China Reports Record High Trade Surplus in August

Authorities in China have revealed that the country’s trade surplus hit a record high of US$28.7 billion in the month of August. According to custom’s data, China’s exports for the month of August amounted to US$134.9 billion, reflecting an increase of 21.1 percent compared with the same period last year, while imports increased by 23.1 percent, reaching a figure of US$106.2 billion. China’s trade surplus with its biggest trading partner the European Union, rose by 25 percent, while its trade surplus with the U.S. increased by 16.6 percent.

China’s foreign trade partners have been voicing concerns for some time now that an artificially low yuan is giving an ongoing unfair advantage to its exporters and this new data may place increased pressure on China to revalue its currency. While some dispute the value of these concerns, the fact remains that China’s exports are growing, despite local news reports of factories closing. It seems that smaller, inefficient producers are going out of business, while large exporters continue to expand production. Additionally, more Chinese are buying local products, resulting in a decreased demand for imports. Other factors contributing to the trade surplus include a decline in imports of refined oil products now that the Olympic Games are over, falling crude oil prices and the appreciation of the US dollar against other major currencies.
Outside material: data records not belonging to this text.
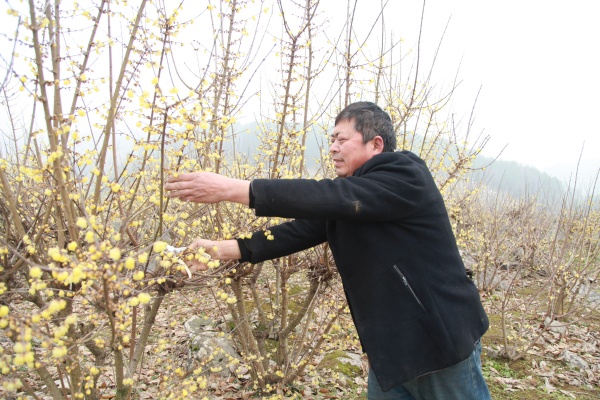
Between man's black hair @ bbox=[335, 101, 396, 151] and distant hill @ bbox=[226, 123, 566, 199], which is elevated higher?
distant hill @ bbox=[226, 123, 566, 199]

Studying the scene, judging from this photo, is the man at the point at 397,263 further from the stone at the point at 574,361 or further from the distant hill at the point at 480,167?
the stone at the point at 574,361

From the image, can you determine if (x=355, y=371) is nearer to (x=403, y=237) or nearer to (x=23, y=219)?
(x=403, y=237)

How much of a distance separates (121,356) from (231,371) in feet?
9.36

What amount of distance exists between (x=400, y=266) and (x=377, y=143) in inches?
28.7

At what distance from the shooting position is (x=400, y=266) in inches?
81.5

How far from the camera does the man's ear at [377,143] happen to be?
232cm

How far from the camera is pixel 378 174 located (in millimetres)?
1996

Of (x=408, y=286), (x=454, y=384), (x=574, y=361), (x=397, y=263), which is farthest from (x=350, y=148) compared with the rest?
(x=574, y=361)

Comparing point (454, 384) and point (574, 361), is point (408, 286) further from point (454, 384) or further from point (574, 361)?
point (574, 361)

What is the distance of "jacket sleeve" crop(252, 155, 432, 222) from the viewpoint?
1.85 metres

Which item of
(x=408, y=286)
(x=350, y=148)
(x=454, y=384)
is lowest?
(x=454, y=384)

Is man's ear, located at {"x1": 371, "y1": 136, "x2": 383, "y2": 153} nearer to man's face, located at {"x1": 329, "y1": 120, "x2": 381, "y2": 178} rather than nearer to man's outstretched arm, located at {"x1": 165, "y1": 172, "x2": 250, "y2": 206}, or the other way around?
man's face, located at {"x1": 329, "y1": 120, "x2": 381, "y2": 178}

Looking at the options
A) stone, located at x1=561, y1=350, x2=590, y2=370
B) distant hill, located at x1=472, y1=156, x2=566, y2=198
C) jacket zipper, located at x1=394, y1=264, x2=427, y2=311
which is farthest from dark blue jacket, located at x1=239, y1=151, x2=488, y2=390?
stone, located at x1=561, y1=350, x2=590, y2=370

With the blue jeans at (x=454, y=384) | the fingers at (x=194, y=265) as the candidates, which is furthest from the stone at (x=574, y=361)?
the fingers at (x=194, y=265)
Official statistics show that inflation decreased from 6.3 percent in July to 4.9 percent in August, below the 5.3 percent that economists were predicting. August’s inflation figure is the lowest since June 2007 when inflation registered at 4.4 percent. This is likely to have been influenced by measures taken by Beijing that included price controls of basic food items, raised interest rates and subsidies to farmers to encourage increased production.
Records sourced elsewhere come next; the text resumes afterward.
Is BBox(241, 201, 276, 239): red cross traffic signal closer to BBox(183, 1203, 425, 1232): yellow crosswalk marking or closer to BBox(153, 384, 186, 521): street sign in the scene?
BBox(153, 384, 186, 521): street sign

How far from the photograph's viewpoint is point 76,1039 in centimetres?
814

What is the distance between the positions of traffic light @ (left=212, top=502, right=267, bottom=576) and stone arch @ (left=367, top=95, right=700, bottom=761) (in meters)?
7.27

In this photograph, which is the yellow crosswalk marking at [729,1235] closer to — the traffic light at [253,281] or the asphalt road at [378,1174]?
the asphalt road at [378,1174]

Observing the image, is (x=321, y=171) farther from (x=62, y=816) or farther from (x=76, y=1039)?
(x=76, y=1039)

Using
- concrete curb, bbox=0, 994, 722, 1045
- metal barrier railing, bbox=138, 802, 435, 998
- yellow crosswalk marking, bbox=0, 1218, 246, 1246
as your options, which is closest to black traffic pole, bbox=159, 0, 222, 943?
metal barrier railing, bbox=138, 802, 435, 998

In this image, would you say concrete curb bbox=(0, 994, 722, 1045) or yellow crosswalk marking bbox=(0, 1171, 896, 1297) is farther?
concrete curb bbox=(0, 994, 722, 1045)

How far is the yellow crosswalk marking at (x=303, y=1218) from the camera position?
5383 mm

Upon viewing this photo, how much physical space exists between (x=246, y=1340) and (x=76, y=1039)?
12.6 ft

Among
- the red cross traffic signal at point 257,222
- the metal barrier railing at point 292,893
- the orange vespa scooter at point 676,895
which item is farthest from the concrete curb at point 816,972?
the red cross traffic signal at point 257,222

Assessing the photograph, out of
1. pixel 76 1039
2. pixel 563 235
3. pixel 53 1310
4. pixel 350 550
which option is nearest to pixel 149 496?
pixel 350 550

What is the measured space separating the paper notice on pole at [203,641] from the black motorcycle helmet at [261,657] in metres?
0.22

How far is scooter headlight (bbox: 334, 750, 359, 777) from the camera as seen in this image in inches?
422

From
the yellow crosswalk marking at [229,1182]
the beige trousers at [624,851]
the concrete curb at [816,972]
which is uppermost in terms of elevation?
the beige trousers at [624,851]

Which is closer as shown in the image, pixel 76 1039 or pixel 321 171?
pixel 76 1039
Statistics released by China’s Ministry of Commerce showed that US$67.7 percent of foreign direct investment took place in the country during the first eight months of the year, reflecting an increase of 41.6 percent over the comparable period of 2007. This is seen as a vote of confidence in China’s economic potential. However, with the economic downturn hitting Europe, exports to European countries, as well as to the cash-strapped United States, are likely to slow down in the remainder of 2008, which could hamper the phenomenal export growth that China has been enjoying up to now.